- [WORK INSTRUCTION 1] In the commentary on Krugman's op-ed, what was Paul Ryan's actual marathon time, as opposed to the time he claimed?
- [WORK INSTRUCTION 2] Condense the paragraph of the commentary that begins "Have you noticed of late" into a shorter version that keeps its main facts.
- [WORK INSTRUCTION 3] Give the stretch of the commentary from "Have you noticed" through "run the show." again, swapping "Harvard" for "Yale".

- [DOCUMENT EXCERPT]
* * *

Paul Krugman, "Rosie Ruiz Republicans": Killing Private Ryan

Did I ever tell you that I run marathons? Probably not, because I don't. I have stretched ligaments in one knee and sundry ailments involving the joints in my other leg, and when I descend the stairs, it is often to the accompaniment of snap, crackle and pop. But I'm certain that if I were to walk a marathon, I could do it in less than three hours. Oops, I meant twenty-three hours.

Have you noticed of late that Paul Krugman is on a mission. He's out to kill Private Paul Ryan. Judging from Krugman's obsession, you would never guess that Ryan is the vice presidential candidate, and that Romney, that other "idiot" with degrees from Harvard's law and business schools, and who actually possesses "a little" business experience (unlike you-know-who), has plans to run the show.

Of course, Krugman acknowledges in his latest New York Times op-ed entitled "Rosie Ruiz Republicans" (http://www.nytimes.com/2012/09/03/opinion/krugman-rosie-ruiz-republicans.html) that "Mitt Romney, not Mr. Ryan, is the presidential candidate, although that’s sometimes hard to remember."

What's happening in your head, Dr. Krugman?

By the way, we never heard Krugman grumbling about Biden's obscene pronouncement that Romney will "put y'all back in chains." But why should this matter, coming from a clown who is a heartbeat away from the presidency?

However, as noted earlier, Paul Krugman is on a mission. Spitting invective, he devotes half of today's opinion piece to excoriating Paul Ryan for claiming that he ran a marathon in less than three hours, when in fact his time was over four. Krugman writes:

"In a statement issued by a spokesman, Mr. Ryan tried to laugh the whole thing off as a simple error. But serious runners find that implausible: the difference between sub-three and over-four is the difference between extraordinary and perfectly ordinary, and it’s not something a runner could get wrong, unless he’s a fabulist who imagines his own reality. And does suggesting that Mr. Ryan is delusional rather than dishonest actually make the situation any better?"

* * *

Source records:

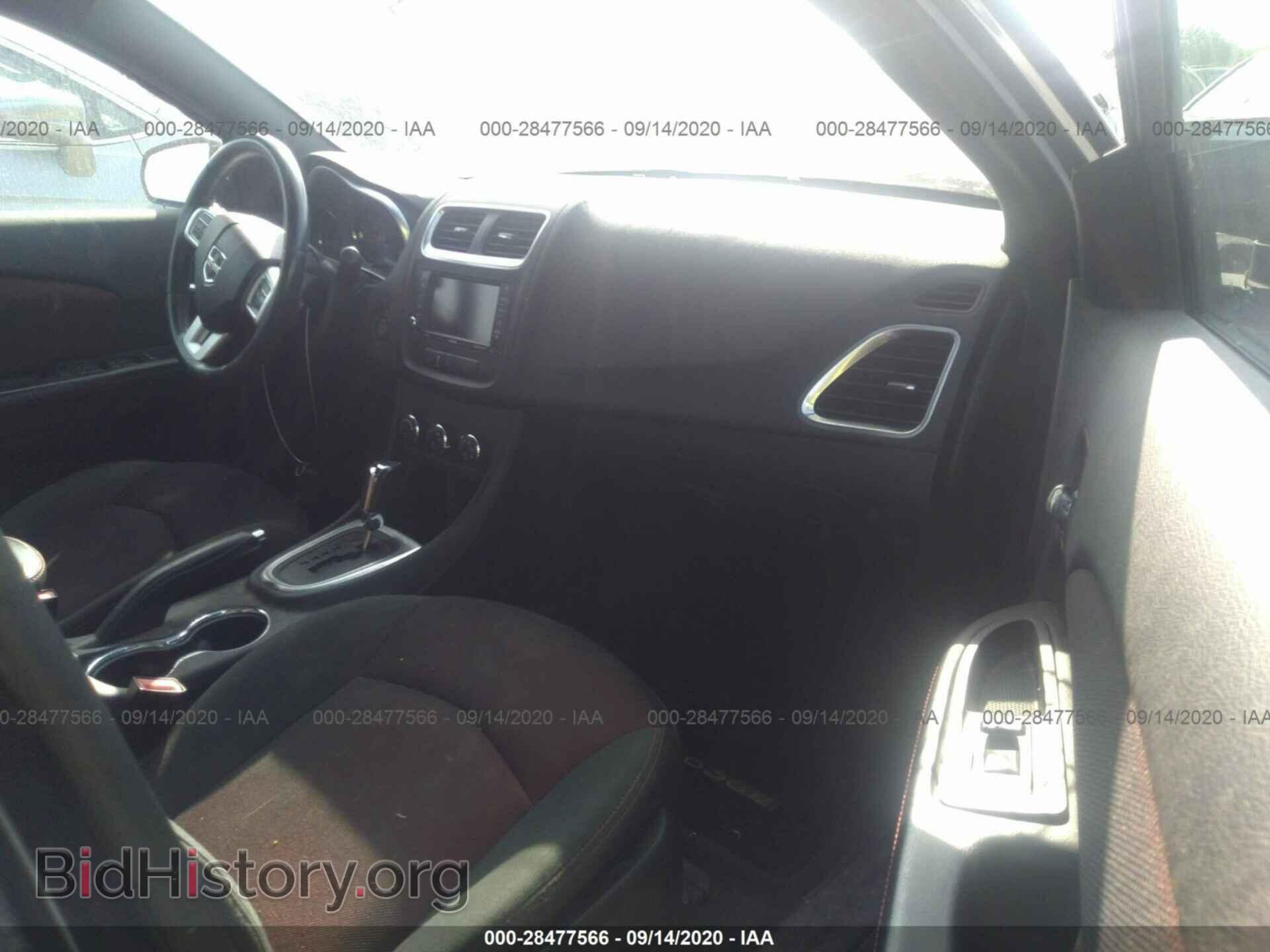 2012 DODGE AVENGER - VIN: 1C3CDZEG5CN309521 - Photo 5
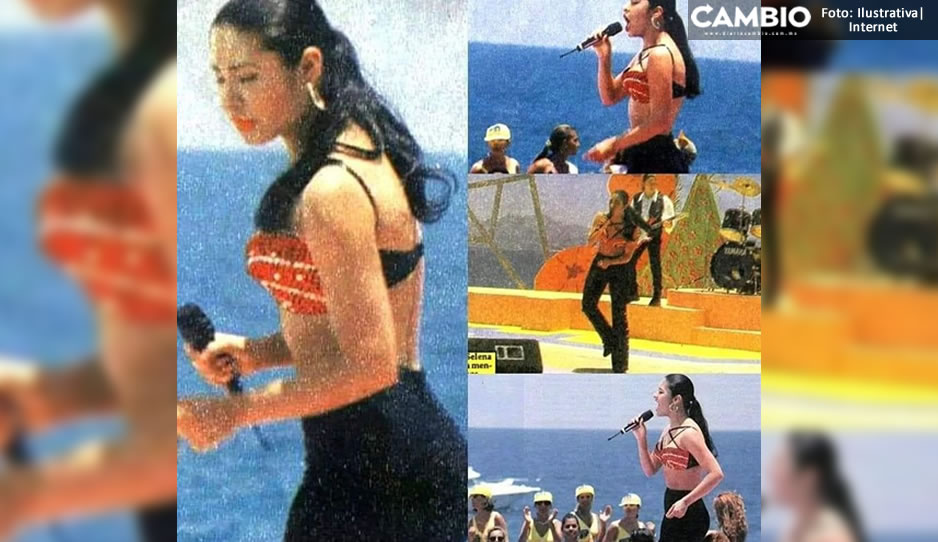 En redes recuerdan el día que Selena cantó en Acapulco…. ¡Así fue el concierto!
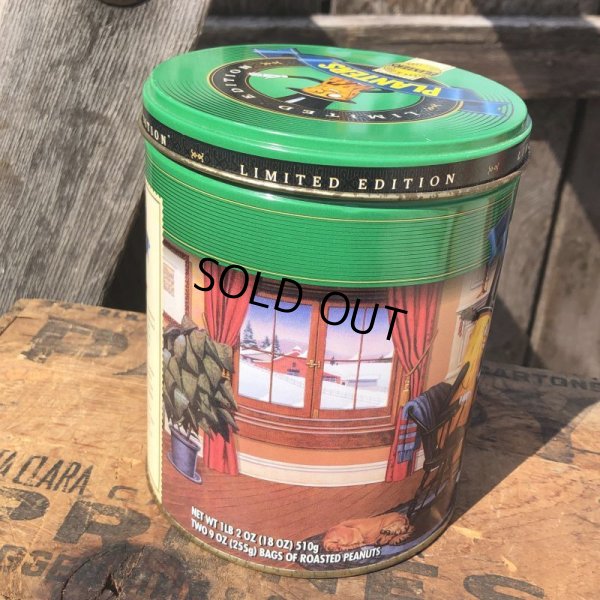 画像3: Vintage Planters MR.PEANUTS Tin Can (R)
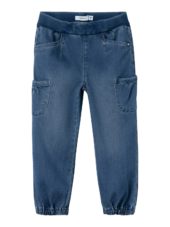 Name It Bukse NMFBELLA REG R JEANS 1291-TO Medium Blue Denim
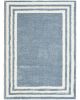 Pacific Shag PCS03 Blue Ivory Area Rug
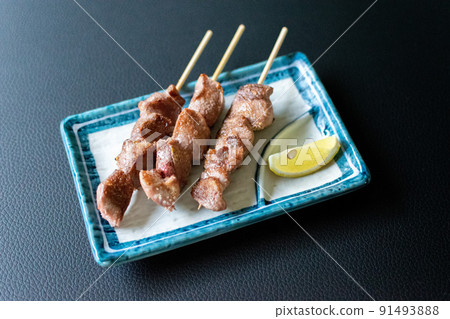 豬舌串 豬舌串 91493888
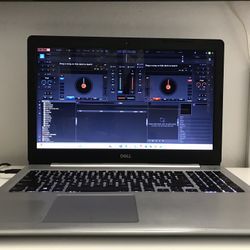 **Dell Inspiron Touchscreen Laptop. w/ Virtual DJ Pro 8** *Windows 11 64Bit. **Price $200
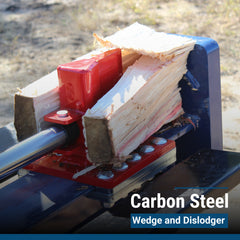 Iron & Oak Log Splitter | 30-Ton | Tow-Behind | Torsion Axle | Honda GX270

* * *

- [WRITTEN ANSWER 1] His actual time was over four hours, not under three.

- [WRITTEN ANSWER 2] Paul Krugman is on a mission to attack Paul Ryan. His obsession obscures the fact that Ryan is only the vice presidential candidate. It is Romney who plans to run the show, and Romney holds degrees from Harvard's law and business schools and has some business experience.

- [WRITTEN ANSWER 3]
Have you noticed of late that Paul Krugman is on a mission. He's out to kill Private Paul Ryan. Judging from Krugman's obsession, you would never guess that Ryan is the vice presidential candidate, and that Romney, that other "idiot" with degrees from Yale's law and business schools, and who actually possesses "a little" business experience (unlike you-know-who), has plans to run the show.